Deux ans de prison requis pour viol sur une ado de 14 ans

Deux ans de prison requis pour viol sur une ado de 14 ans

Le jugement sera prononcé le 6 novembre. UPP / Reporters

LEs faits se sont produits pendant l’été en 2018, dans une caravane à Jalhay. Le prévenu était âgé de 38 ans à l’époque.

Un habitant d'Ougrée, né en 1979, a comparu vendredi devant le tribunal correctionnel de Verviers pour des faits de viol et d'attentat à la pudeur à l'encontre d'une adolescente âgée de 14 ans au moment des faits.

Les faits se sont produits entre le 10 juillet et le 10 août 2018. À l’époque, le prévenu âgé de 38 ans était dans une situation difficile à la suite d'un accident mortel de la route qu'il avait occasionné et logeait dans une caravane installée dans le jardin de l'un de ses amis, à Jalhay. C'est là qu'il explique avoir rencontré l'adolescente avec laquelle il a entretenu une relation amoureuse.

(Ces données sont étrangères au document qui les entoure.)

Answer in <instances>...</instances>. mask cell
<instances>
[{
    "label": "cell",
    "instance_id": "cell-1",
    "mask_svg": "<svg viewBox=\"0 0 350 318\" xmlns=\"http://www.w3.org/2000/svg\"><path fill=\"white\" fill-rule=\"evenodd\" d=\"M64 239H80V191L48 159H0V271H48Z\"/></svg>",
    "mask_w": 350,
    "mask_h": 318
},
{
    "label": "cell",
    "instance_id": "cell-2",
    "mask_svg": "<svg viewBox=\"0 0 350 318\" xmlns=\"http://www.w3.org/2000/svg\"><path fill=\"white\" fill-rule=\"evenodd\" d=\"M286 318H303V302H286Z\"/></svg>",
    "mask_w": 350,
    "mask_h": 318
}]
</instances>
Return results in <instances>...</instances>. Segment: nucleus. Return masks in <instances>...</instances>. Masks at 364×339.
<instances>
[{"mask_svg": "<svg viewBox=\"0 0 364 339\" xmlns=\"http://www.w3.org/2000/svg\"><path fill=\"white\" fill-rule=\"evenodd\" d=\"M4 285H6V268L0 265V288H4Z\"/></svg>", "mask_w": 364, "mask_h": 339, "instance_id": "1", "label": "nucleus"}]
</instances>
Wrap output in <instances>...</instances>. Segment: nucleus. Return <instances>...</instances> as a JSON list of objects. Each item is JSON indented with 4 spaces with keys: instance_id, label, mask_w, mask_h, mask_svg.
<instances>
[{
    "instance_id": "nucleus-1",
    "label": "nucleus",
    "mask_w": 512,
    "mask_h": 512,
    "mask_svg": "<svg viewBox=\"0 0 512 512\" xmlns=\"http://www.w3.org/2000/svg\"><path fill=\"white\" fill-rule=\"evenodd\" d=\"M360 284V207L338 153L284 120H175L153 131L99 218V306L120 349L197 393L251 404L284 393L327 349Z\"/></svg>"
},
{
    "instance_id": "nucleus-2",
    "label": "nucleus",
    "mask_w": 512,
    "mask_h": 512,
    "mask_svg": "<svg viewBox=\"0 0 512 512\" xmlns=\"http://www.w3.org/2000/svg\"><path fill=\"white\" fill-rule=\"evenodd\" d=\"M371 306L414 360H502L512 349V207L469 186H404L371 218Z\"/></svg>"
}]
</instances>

Durant l'audience, l'homme a reconnu qu'il avait entretenu des relations sexuelles avec la mineure qui était, selon lui, consentante. Pour le ministère public c'est par ruse et par surprise qu'il a bénéficié des faveurs de la jeune fille qui, au vu de son âge ne pouvait pas marquer son accord. «Dès le début de la relation, le prévenu a marqué une certaine emprise morale sur la jeune femme en lui disant qu'il allait la protéger et très rapidement, malgré les 24 ans de différence d'âge, il lui a proposé des relations sexuelles.» Pour le parquet, les préventions de viol et attentat à la pudeur sont établies, il réclame donc une peine de 2 ans de prison.

Le prévenu qui a tenté de minimiser la gravité des faits a expliqué que l'ami qui l'hébergeait les avait surpris. Il s'est alors réfugié chez son ex-femme, où l'adolescente l'a temporairement rejoint.

Les parents de l'adolescente, encore fort marquée par les faits subis, se sont constitués partie civile et espèrent une condamnation. Ils réclament un euro à titre symbolique. Le tuteur de la jeune fille a, pour sa part, réclamé un montant de 2 500 euros pour les dommages subis.

Le jugement sera prononcé le 6 novembre.